Thread (21 messages) 21 messages, 6 authors, 2015-10-26

Re: [PATCH v4 2/4] mm, proc: account for shmem swap in /proc/pid/smaps

From: Hugh Dickins <hughd@google.com>
Date: 2015-10-21 22:39:11
Also in: linux-mm, linux-s390, lkml

On Wed, 21 Oct 2015, Vlastimil Babka wrote:
On 10/05/2015 05:01 AM, Hugh Dickins wrote:
quoted
On Fri, 2 Oct 2015, Vlastimil Babka wrote:
quoted
Currently, /proc/pid/smaps will always show "Swap: 0 kB" for shmem-backed
mappings, even if the mapped portion does contain pages that were swapped
out.
This is because unlike private anonymous mappings, shmem does not change
pte
to swap entry, but pte_none when swapping the page out. In the smaps page
walk, such page thus looks like it was never faulted in.

This patch changes smaps_pte_entry() to determine the swap status for
such
pte_none entries for shmem mappings, similarly to how mincore_page() does
it.
Swapped out pages are thus accounted for.

The accounting is arguably still not as precise as for private anonymous
mappings, since now we will count also pages that the process in question
never
accessed, but only another process populated them and then let them
become
swapped out. I believe it is still less confusing and subtle than not
showing
any swap usage by shmem mappings at all. Also, swapped out pages only
becomee a
performance issue for future accesses, and we cannot predict those for
neither
kind of mapping.

Signed-off-by: Vlastimil Babka <redacted>
Acked-by: Konstantin Khlebnikov <redacted>
Neither Ack nor Nack from me.

I don't want to stand in the way of this patch, if you and others
believe that it will help to diagnose problems in the field better
than what's shown at present; but to me it looks dangerously like
replacing no information by wrong information.

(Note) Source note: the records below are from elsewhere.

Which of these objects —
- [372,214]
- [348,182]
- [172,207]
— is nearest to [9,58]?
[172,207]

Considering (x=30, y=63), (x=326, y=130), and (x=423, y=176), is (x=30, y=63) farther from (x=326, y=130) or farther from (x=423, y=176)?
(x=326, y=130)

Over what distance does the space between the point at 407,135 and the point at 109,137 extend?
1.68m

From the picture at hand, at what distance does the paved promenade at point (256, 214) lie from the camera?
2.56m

As you acknowledge in the commit message, if a file of 100 pages
were copied to tmpfs, and 100 tasks map its full extent, but they
all mess around with the first 50 pages and take no interest in
the last 50, then it's quite likely that that last 50 will get
swapped out; then with your patch, 100 tasks are each shown as
using 50 pages of swap, when none of them are actually using any.
Yeah, but isn't it the same with private memory which was swapped out at some
point and we don't know if it will be touched or not? The
difference is in private case we know the process touched it at least
once, but that can also mean nothing for the future (or maybe it just
mmapped with MAP_POPULATE and didn't care about half of it).
I see that as quite different myself; but agree that neither way
predicts the future.  Now, if you can make a patch to predict the future...

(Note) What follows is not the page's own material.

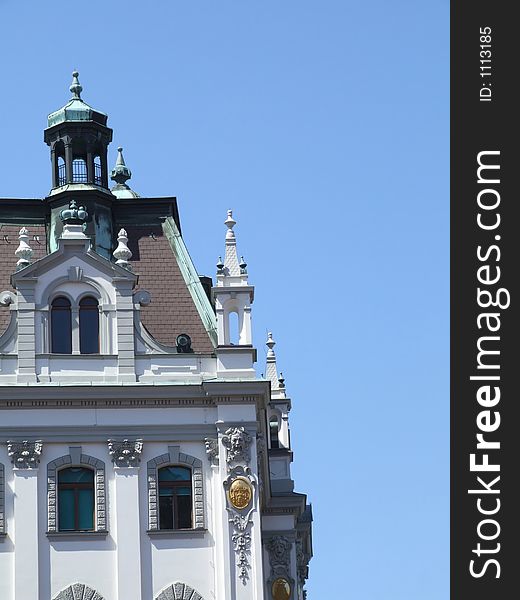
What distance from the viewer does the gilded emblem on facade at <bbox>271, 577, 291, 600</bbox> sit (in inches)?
2997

FWIW, I do seem to be looking at it more from a point of view of how
much swap the process is using, whereas you're looking at it more
from a point of view of what delays would be incurred in accessing.
That's basically what I was trying to say in the changelog. I interpret
the Swap: value as the amount of swap-in potential, if the process was
going to access it, which is what the particular customer also expects (see
below). In that case showing zero is IMHO wrong and inconsistent with the
anonymous private mappings.
Yes, your changelog is honest about the difference, I don't dispute that.
As I said, neither Ack nor Nack from me: I just don't feel in a position
to judge whether changing the output of smaps to please this customer is
likely to displease another customer or not.
quoted
It is rather as if we didn't bother to record Rss, and just put
Size in there instead: you are (for understandable reasons) treating
the virtual address space as if every page of it had been touched.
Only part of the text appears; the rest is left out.